I came across a question on Quora.com from a user asking for the best way to give PowerPoint presentations. I was very impressed with one of the responses because it outlined 10 different tips to deliver great presentations. It was from Nelson Wang, Director of Channel Sales at Box and co-founder of habby.co. I was even more impressed when I visited Nelson’s website, ceolifestyle.io. Take a look at his blog and be prepared to be inspired.
These are Nelson’s top ten tips he gave in response to the question, “What is the best way to give PowerPoint presentations?”
- Tell a story – Many years ago, I saw the CEO of a Fortune 1000 company present. He talked about the vision of the company, discussed the previous year’s financials and also highlighted our product strategy. It was a fine presentation. And then something amazing happened. He told a story of how he traveled to Asia after the 2008 Sichuan earthquake. This is the same earthquake that left about 4.8 million people homeless. He showed photos of the families he had met and told us that it was our job to help them through our culture of giving back and with our technology. It was incredibly moving. I remember looking around and seeing people in tears. At that very moment, we were a group with a strong sense of collective purpose. We were unified. We were inspired. That’s the power of a great story.
- Memorize your presentation – If you have notecards in your hand while giving a presentation, you need to toss those. Now. Seriously, throw them as far as you can and run away. You need to learn to memorize your presentation. One of the best ways to learn this skill? Take a theater class. Learning to memorize acting lines is very similar to memorizing a presentation. If you can’t memorize an entire presentation, you can lean on the slides to help you jog your memory, but do not read off the slide. That’s a recipe for boredom. Don’t take the easy way out. Challenge yourself and rise to the occasion.
- More visuals, less words – Seriously folks, take a look at the world around you. We live in a world where people are visually driven. Don’t believe me? Check out this fact: Instagram has over 500 million monthly active users. I’m pretty sure you believe me now. So make sure you use visuals to help convey your message. For example, if I told you a story about my best friend who nearly died and now inspires me to live life to the fullest, wouldn’t that story have more of an emotional impact on you if you actually saw his photo? Thought so. Visuals helps make a personal connection.
- Use huge font – Have you ever seen a slide before with a million words on it?I bet you’re nodding your head right now. Did you ever enjoy watching someone talk through all those bullet points? I bet you’re shaking your head now. Here’s how you can avoid that mistake: Start with font size 40. I’m dead serious. This will force you to be concise. Want to know where I got this idea from? Guy Kawasaki. He was Apple’s Chief Evangelist for 4 years. He’s one of the best presenters I’ve seen. Learn from the best. Go big.
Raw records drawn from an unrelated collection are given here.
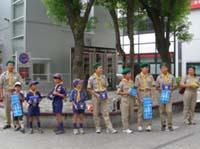 2008.09.07cs04.jpg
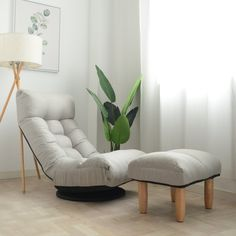 Japanese Chair, Lounge Couch, Living Room Lounge Chair, Teen Lounge, Lounge Chair Design, Lounge Chairs, Room Chairs, Folding Sofa, Deck Chairs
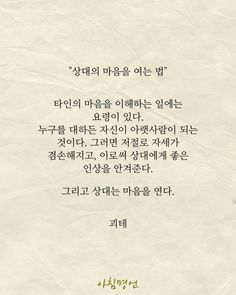 상대의 마음을 여는 법 Wise Quotes, Poetry Quotes, Famous Quotes, Korean Drama Quotes, Korean Language Learning, Best Comments, English Quotes, Self Development, Cool Words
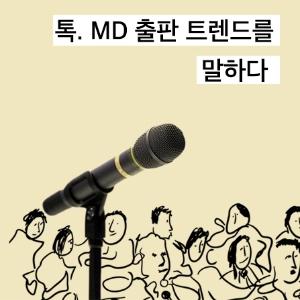 [2018 올해의 책] MD 좌담회 북트랜드 Talk (1) 독자를 아시나요?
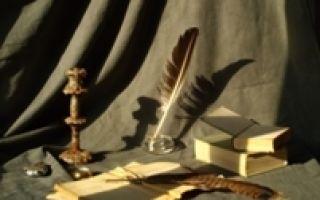 Какие существуют роды и жанры литературы?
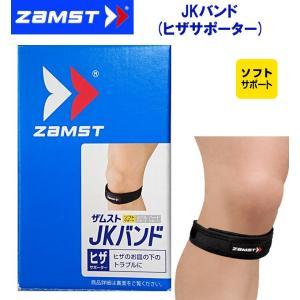 ZaMST(ザムスト) JKバンド(ソフトサポート) 3710|adachiundouguten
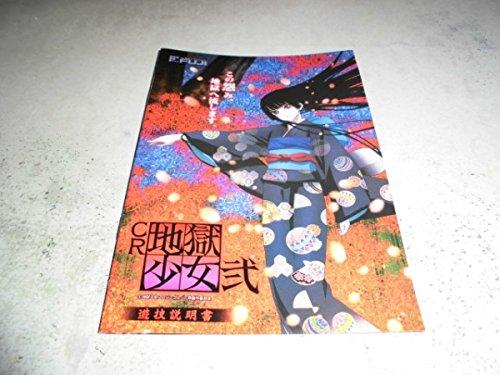 パチンコ パチスロ小冊子 地獄少女 弐 青 赤 FUJIの商品画像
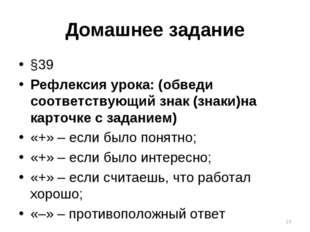Домашнее задание §39 Рефлексия урока: (обведи соответствующий знак (знаки)на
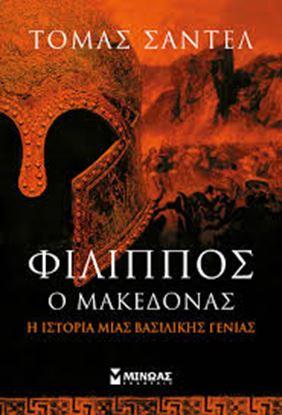 Εικόνα της ΦΙΛΙΠΠΟΣ Ο ΜΑΚΕΔΟΝΑΣ-Η ΙΣΤΟΡΙΑ ΜΙΑΣ ΒΑΣΙΛΙΚΗΣ ΓΕΝΙΑΣ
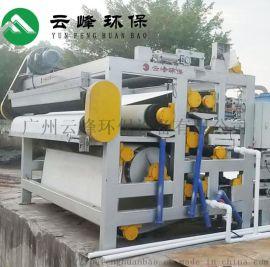 云峰环保 带式压滤机 洗砂污泥压滤机 泥浆脱水机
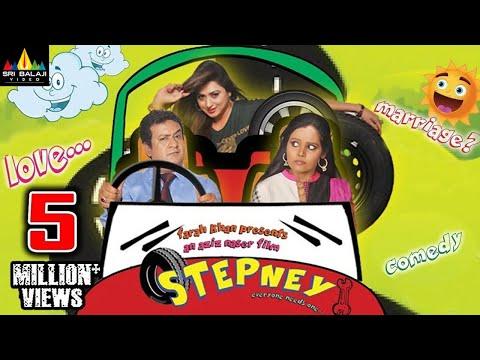 Stepney Full Movie | Latest Hindi Full Movies | Hyderabadi Full Movie | Sri Balaji Video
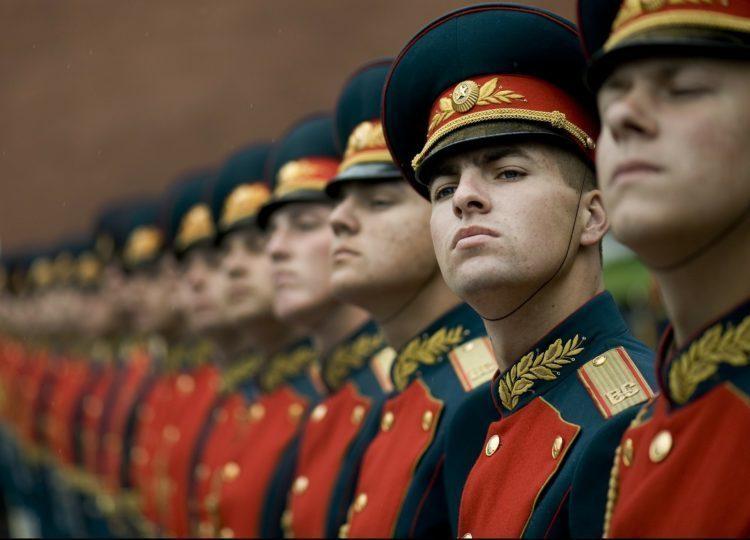 Seguro de Vida de la Sociedad Militar
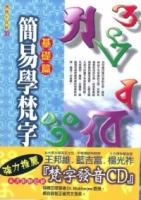 簡易學梵字《基礎篇》附梵字發音CD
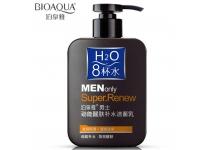 Очищающее средство для мужчин bioaqua MEN only cleansing milk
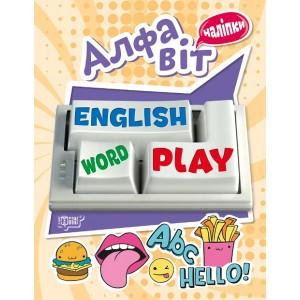 Playing English Алфавит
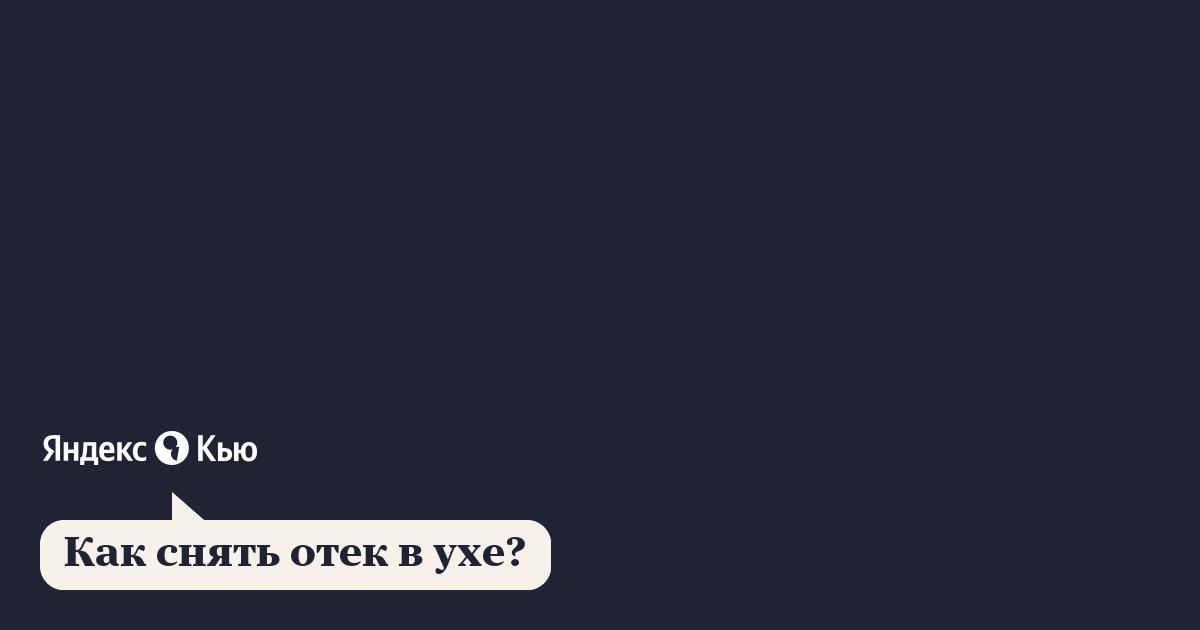 «Как снять отек в ухе?» – Яндекс.Кью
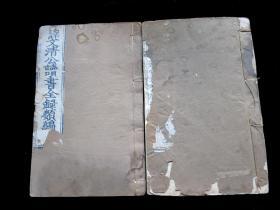 明万历刻本《薛文清公读书全录类编》20卷一夹8册全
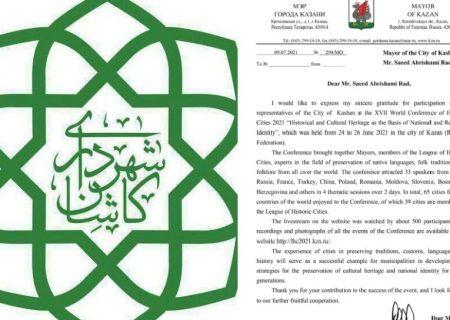 قدردانی از شهرداری کاشان در هفدهمین کنفرانس برخط اتحادیه شهرهای تاریخی جهان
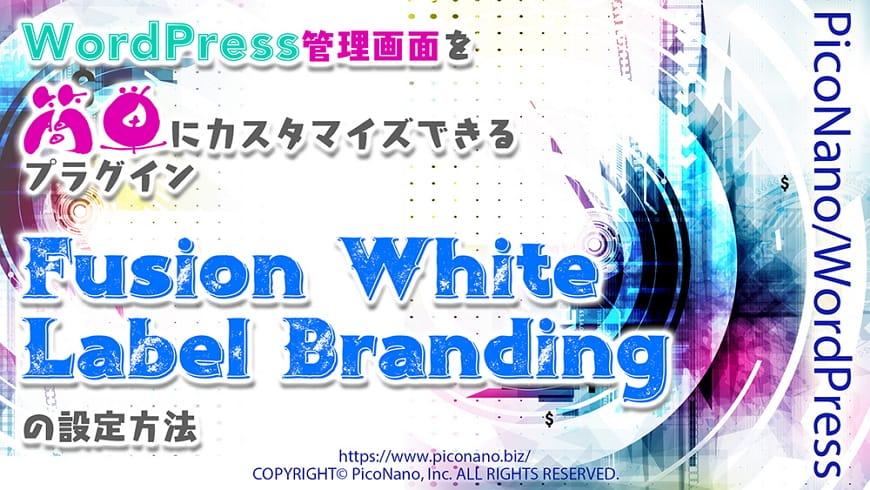 WordPress管理画面を簡単にカスタマイズできるプラグイン【Fusion White Label Branding】の設定方法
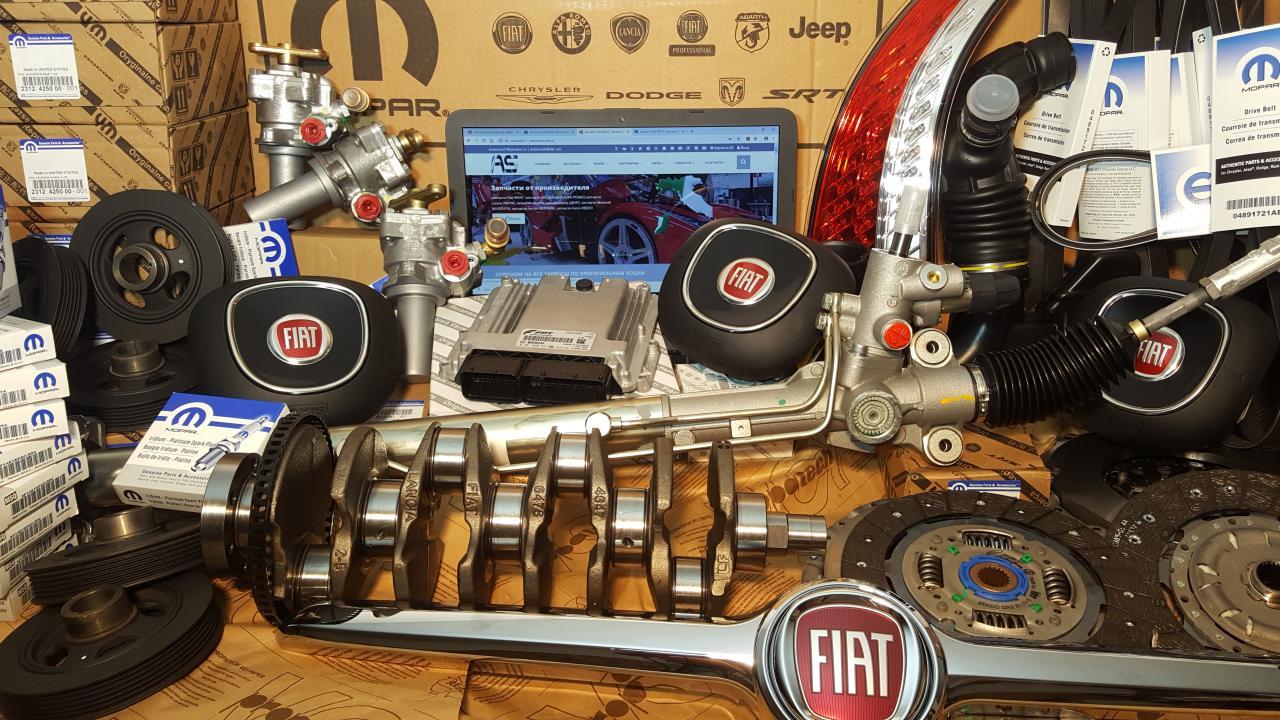 запчасти Fiat ФИАТ, запчасти  Alfa Romeo АЛЬФА РОМЕО, запчасти Lancia, запчасти  Abarth, запчасти Jeep ДЖИП, запчасти МОПАР Мопар, запчасти Fiat Professional ФИАТ Профессионал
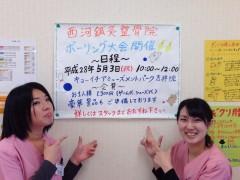 写真 2016-04-15 12 08 23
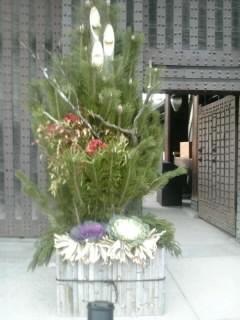 KADOMATU.jpg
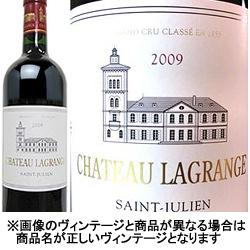 シャトー・ラグランジュ 2013年 フランス ボルドー 赤ワイン フルボディ 750ml
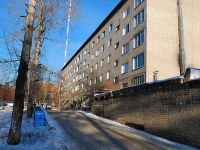 Chita, Butin st, house 127. Apartment house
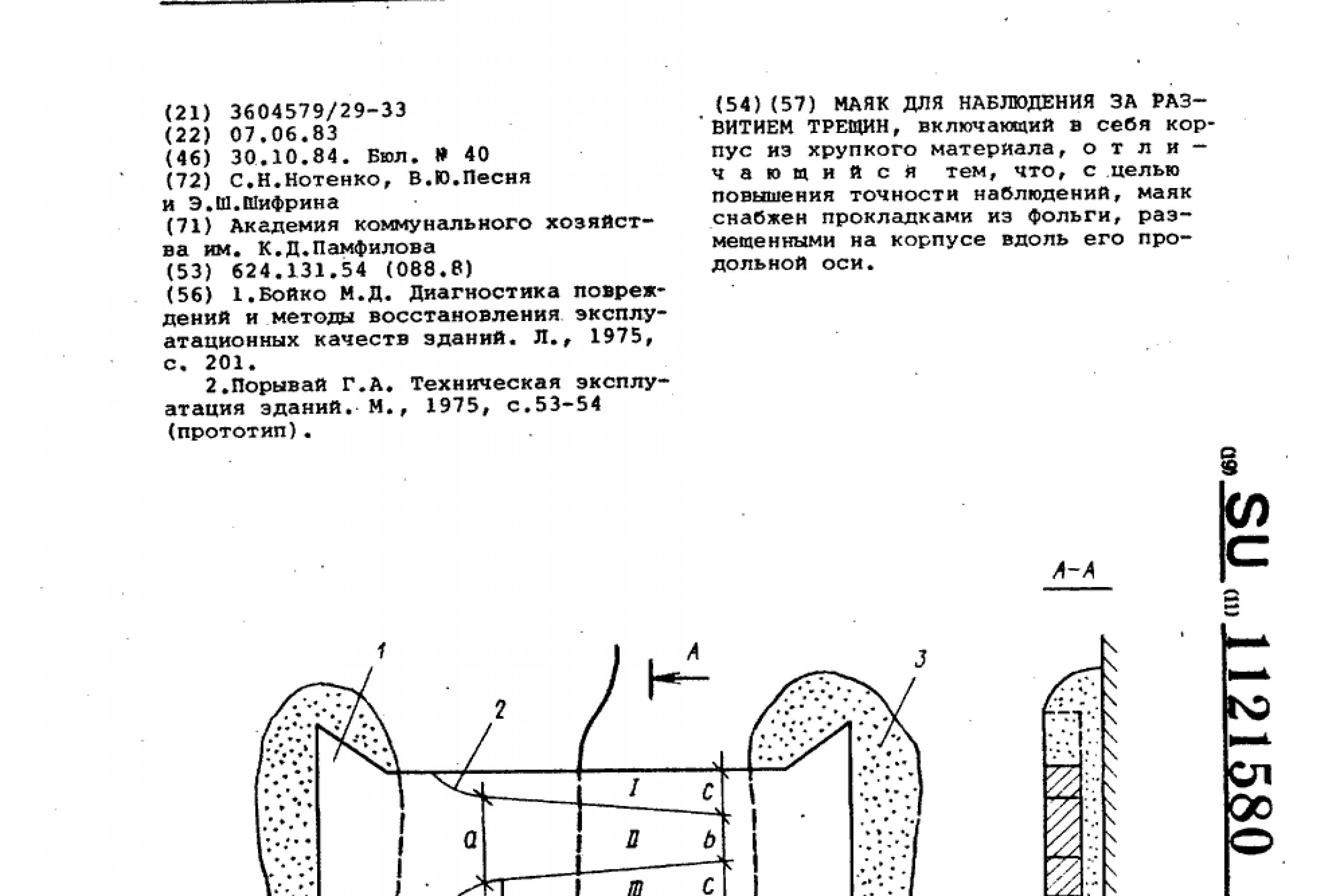 патент. маяк для наблюдения за развитием трещин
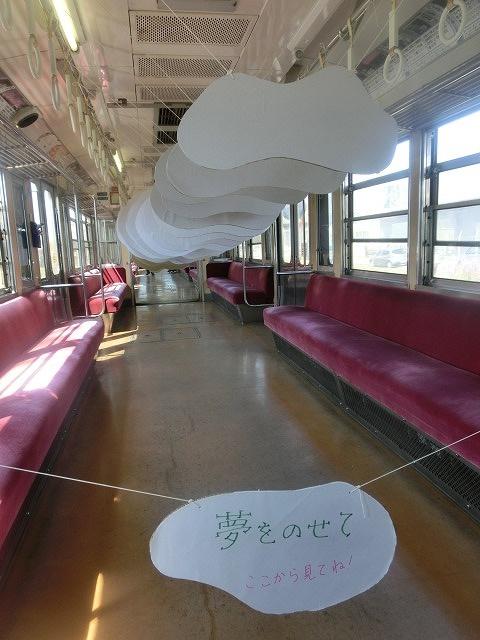 岳鉄に「夢をのせて」 アートステーション・イン・岳電_f0141310_7514735.jpg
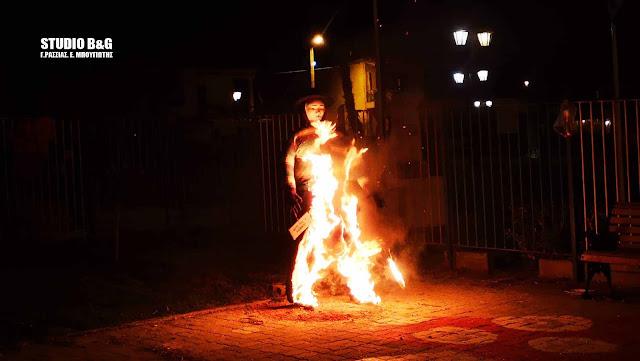 """Έκαψαν καρνάβαλο """"Λαμόγιο""""  στα Πυργιώτικα Ναυπλίου (βίντεο)"""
- Strong eye contact – Don’t stare at people. That’s just creepy. Do hold strong eye contact for a few seconds. It shows that you’re engaging the audience.
- The audience is your friend – So engage them like they’re your friends. Bring out your charisma. Get them to laugh. Inspire them. Motivate them. Excite them. Want to know an easy way to do this? Ask them questions. Get them involved! I do this all the time at executive dinners that I host. Guess what happens? Usually the audience provides answers that are hilarious and it can completely change the mood of the room for the better. Is it a little bit risky? Sure, because you never know what someone will say. But most of the time, it turns out really well. Don’t be afraid of the unknown.
- Own the room – When I was in the Cisco training program, one of the things we would practice is “owning the room.” As we practiced our presentations, we would walk around to different parts of the room. I’m not telling you to pace around like a mad man. I’m asking you to explore the room. Find out what feels natural to you. And then take your strides in confidence. Own it.
- Gesture with intention – Don’t wave your arms around like an air traffic controller. Do gesture with intention when you’re emphasizing a point.
- Hands by your side – Because if you’re simply holding your hands together the whole time in a triangle, you’ll look like Monty Burns.
10. And most importantly, have fun – Because life’s too short for boring presentations. And you want to know a secret? A presentation isn’t just about presenting the numbers. A presentation isn’t just about giving an operations update. A presentation isn’t just about customer satisfaction ratings. A presentation is a chance for you to make a difference in someone’s life.